# Fixing the tank?



## Zule (Jan 18, 2008)

I have a six gallon Eclipse acrylic tank that I want to use to rear some fry if I can successfully breed my spotted cories. Problem is, there is a small crack near the bottom that makes it impossible to fill up anywhere above halfway without water pressure making it leak. Is there any aquarium safe glue or epoxy that I could use in case it leeches into the water? And if so, is the tank even salvageable or should I quit while I'm ahead?

Any advice would be much appreciated. It's a nice tank and I don't want it to go to waste.


----------



## herefishy (Dec 14, 2006)

I think you are fighting a lost cause. Seal it as best you can and make a terrarium out of it. I have a gorgeous 45g "cube" tank that had the same problem, cracked bottom glass. After trying everything, and I mean everything, I gave up and put plants, poison arrow frogs, and anoles in it.


----------



## Zule (Jan 18, 2008)

I figured as much. It probably will end up being a terrarium.

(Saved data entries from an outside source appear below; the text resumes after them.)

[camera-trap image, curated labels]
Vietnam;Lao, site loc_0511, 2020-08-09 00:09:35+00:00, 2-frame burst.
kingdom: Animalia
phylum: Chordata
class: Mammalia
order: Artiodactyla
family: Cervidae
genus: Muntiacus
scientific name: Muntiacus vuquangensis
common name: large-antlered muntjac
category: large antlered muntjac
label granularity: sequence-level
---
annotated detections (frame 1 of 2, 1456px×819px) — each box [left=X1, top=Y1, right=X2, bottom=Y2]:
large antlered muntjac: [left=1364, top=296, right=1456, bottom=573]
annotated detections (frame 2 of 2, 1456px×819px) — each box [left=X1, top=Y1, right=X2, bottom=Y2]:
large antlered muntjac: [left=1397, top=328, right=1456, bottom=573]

In fact, I had a praying mantis in it for a while. Made a nice habitat for a very interesting pet. 

I offered it to my friend earlier this month for her mouse, but she didn't need it, so I figured I'd take one last whack at getting it running.


----------



## scottven (Nov 20, 2007)

Since it's acrylic, if you know exactly where the crack is, you could try putting some Weld-On into it (google to find the right flavor of it to use). That might work, but very well might not too.


----------